The legendary Bob Dylan has finally given us a reason to pay attention to the radio again. Recently (at least my entire lifetime) there has been a real dearth of musical radio programs worth listening to, with the very notable exception of Joe Frank, who isn't quite in the same genre. Scattered around the radio, mostly on NPR, are a few shows like The World Cafe and All Songs Considered, but the idea of a musicologist like Dylan picking a set worth of songs based upon a chosen theme every week is just too good to be true. Of course, no one will ever hear it because its on satellite radio, XM at that. Call me when they start podcasting it (though I believe you can download them here).
It is almost sad hearing these broadcasts, filled with interesting banter and a blend of obscure and slightly less obscure tunes from all genres, knowing that throughout my entire life all radio has been comprised of about 14 songs. And because he happens to be Bob Dylan, he has access to pretty much everyone on earth to discuss the weekly theme with, some of whom stop by the show, a list of performers that span plenty of genres from Simpsons creator Matt Groening to fellow crooner Tom Waits. And he'll occasionally deadpan a line like this:
“Hope all you listeners won’t accuse me of cronyism just because I occasionally play records by people I know.”
I always heard about radio station whose playlists weren't hindered by the obligation to play Fortunate Son every third song, but I thought they were a myth, like bigfoot or the wolfman. Wait, Wolfman Jack is real? There are plenty of great songs about the radio glory days, Elvis Costello's Radio Radio and ZZ Top's I heard it on the X, and even more songs that reference the good old radio. Those of us too young to have witnessed any sort of good radio can finally relate to what everyone was talking about. Dylan simply has an enormous wealth of musical knowledge, exhibited by his side note on Charles Aznavour:
“The Frank Sinatra of France…sings in six languages – French, English, Italian. He’s written over a thousand songs…I only know about half of them.”
So there is the pleasure of hearing the music, but that is not it. In between songs there are history lessons and jokes, the thoughts of a man who is unquestionably the greatest songwriter of all time. The dry wit of comments like, “The Harmonica is the world’s best-selling musical instrument. You’re welcome.” harks back to the hilarious Talkin World War III Blues. It says a lot that the biggest problem with the show is that he doesn't play enough Dylan. Hard to imagine a New York themed episode without Talkin New York and Hard Times in New York Town or a shoes themed episode without Boots of Spanish Leather? At least during the coffee episode he'd play One More Cup of Coffee? Nope.

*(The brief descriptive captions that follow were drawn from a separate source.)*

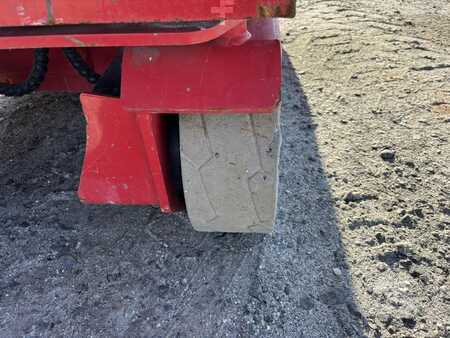 Scissor lift 2020  MEC MICRO 26 (8)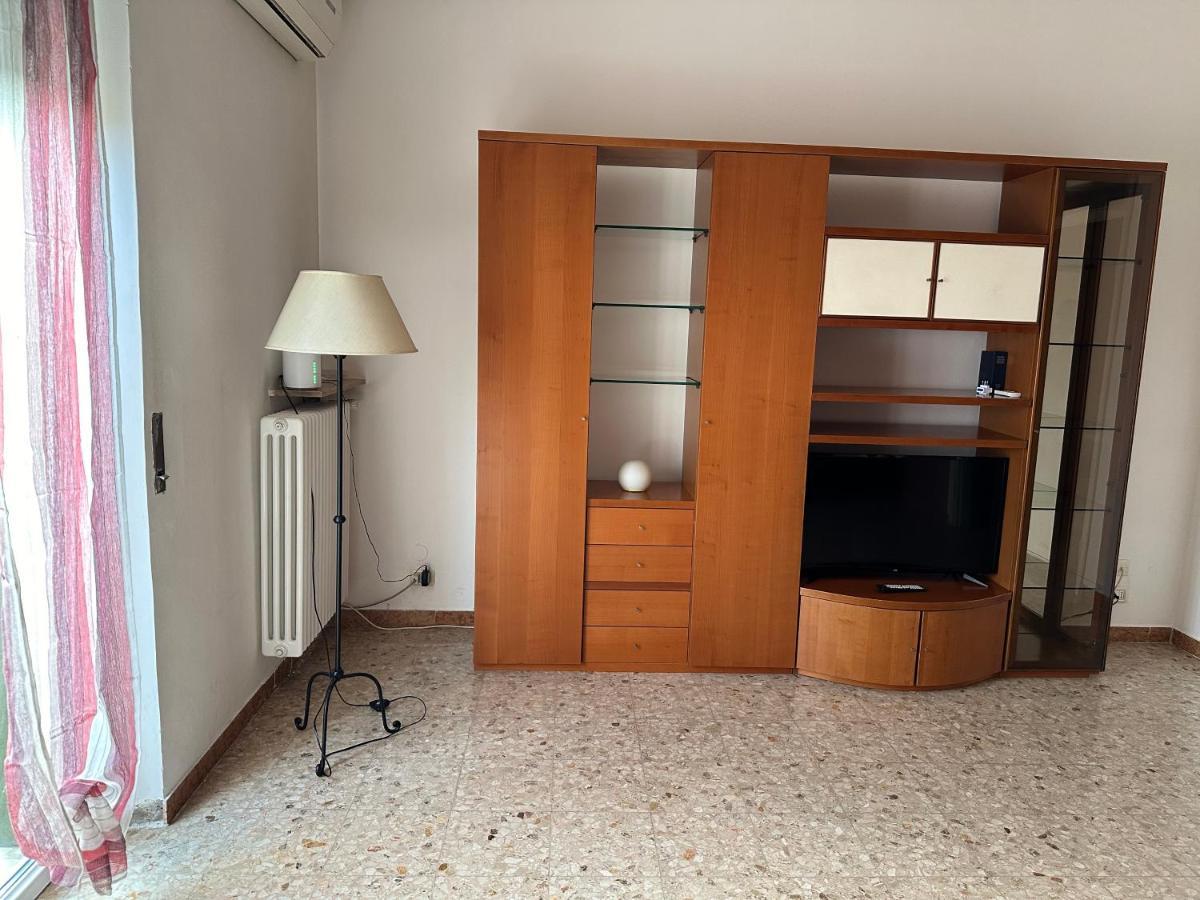 Apartamento Casa Cattarinetti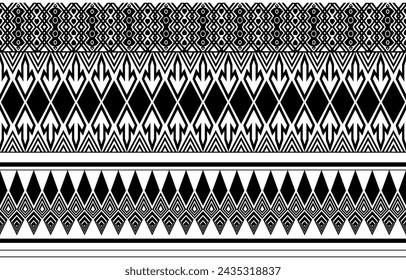 seamless ethnic pattern design.ethnic oriental ikat pattern traditional Design.ethnic oriental pattern traditional Design for background,carpet,clothing,wrapping,fabric,embroidery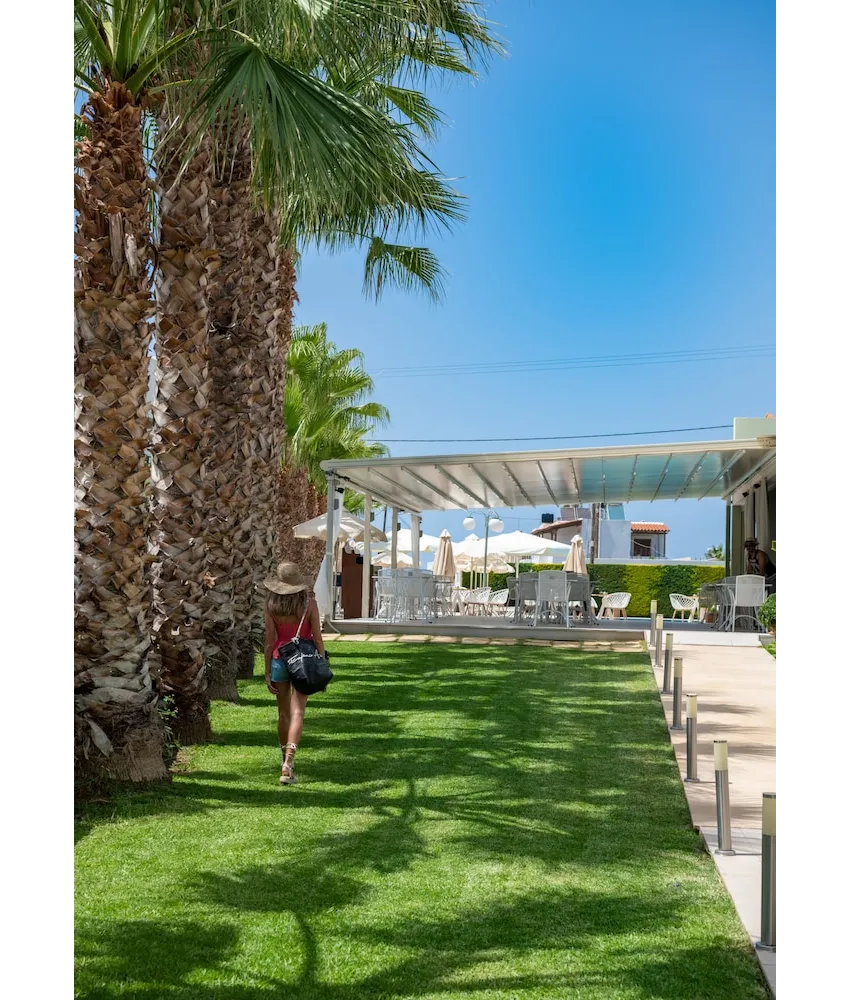 Angela Suites Boutique Hotel 5*-32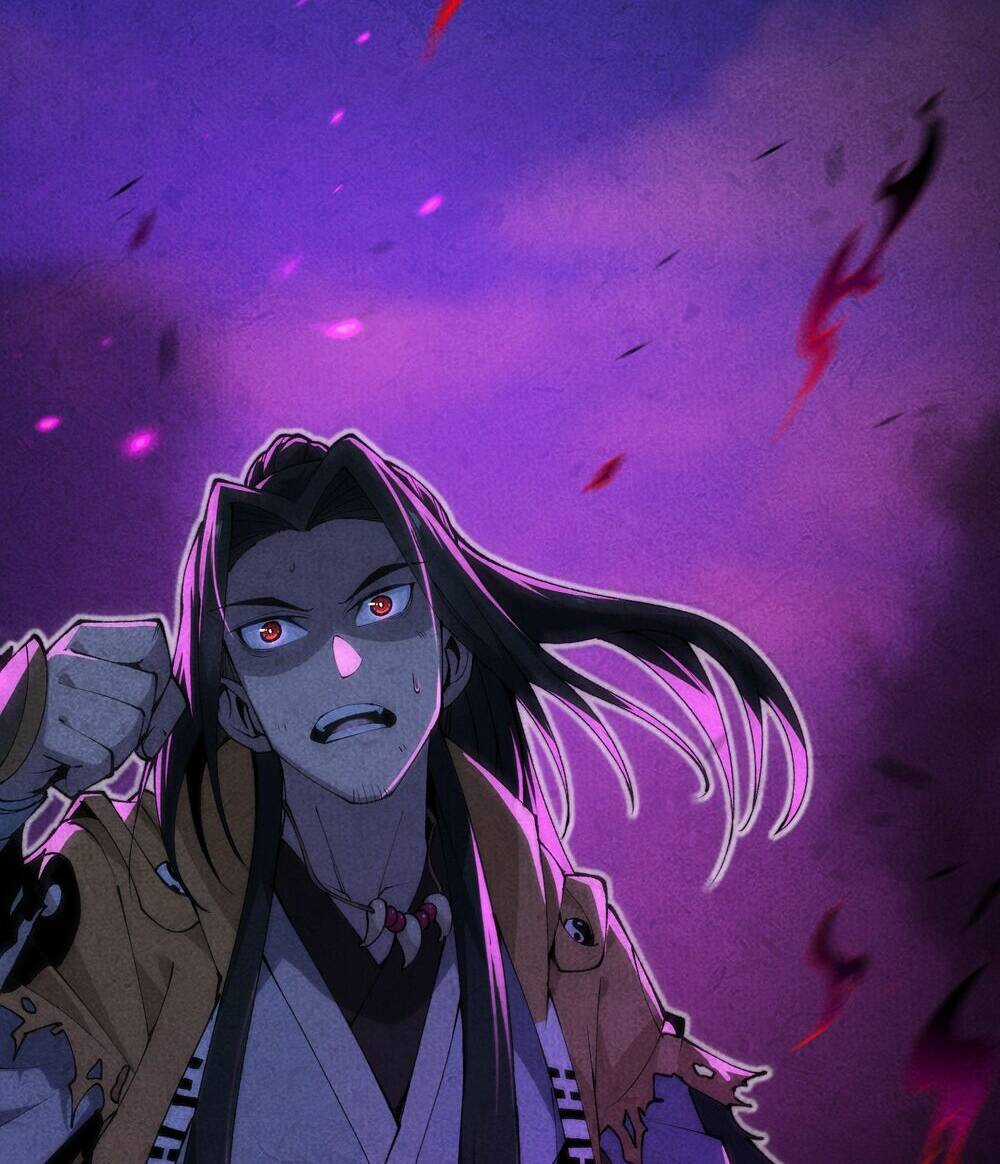 Quỷ Đạo Thiên Sư - Chapter 4 - Trang 81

So while I will enjoy this program, I have to assume it will not last long. All good things come to an end, most unfortunately too soon and for the wrong reasons. Some executive will do some objective analytical study and show that this time slot would be better filled with an hour long panel discussion of why radio is failing, the irony slipping past him like water off a ducks back. I'm not sure how exactly we should be supporting this and encouraging it as a new theme in radio rather than the exception that proves the rule (Radio is terrible), so I guess I'll just keep listening and praying that maybe, just maybe, this could be the beginning of a beautiful friendship.
So far there have been 2 seasons of Theme Time Radio hour, the first lasted 50 episodes and the second 25, lets hope that trend doesn't continue with the third season, supposed to begin on September 19, 2008. He has already covered such classic themes as cars, mama, Texas, trains, weather, jail, and drinking. Or in other words, the last verse of David Allan Coe's, though written by noted Cubs fan Steve Goodman, You Never Called Me By My Name.
Well I was drunk the day my mom got out of prison
And I went to pick her up in the rain
But before I could get to the station in a pickup truck
She got run'd over by a damned old train
So with 75 episodes under his belt, what themes remain for next year? War? Food? Tricked out rims? The next time I go on a road trip, I will be taking with me this radio show. The one problem is that satellite radio is not available on demand. I don't know what I'm doing on Wednesday at 9 in the morning, but I'm guessing most people are at work. Luckily, the shows are, for the moment, available on the internet.
“Some radio programs play just one type of thing. But here we’re like New England weather– if you don’t like what you’re hearing stick around, it’ll change in a minute.”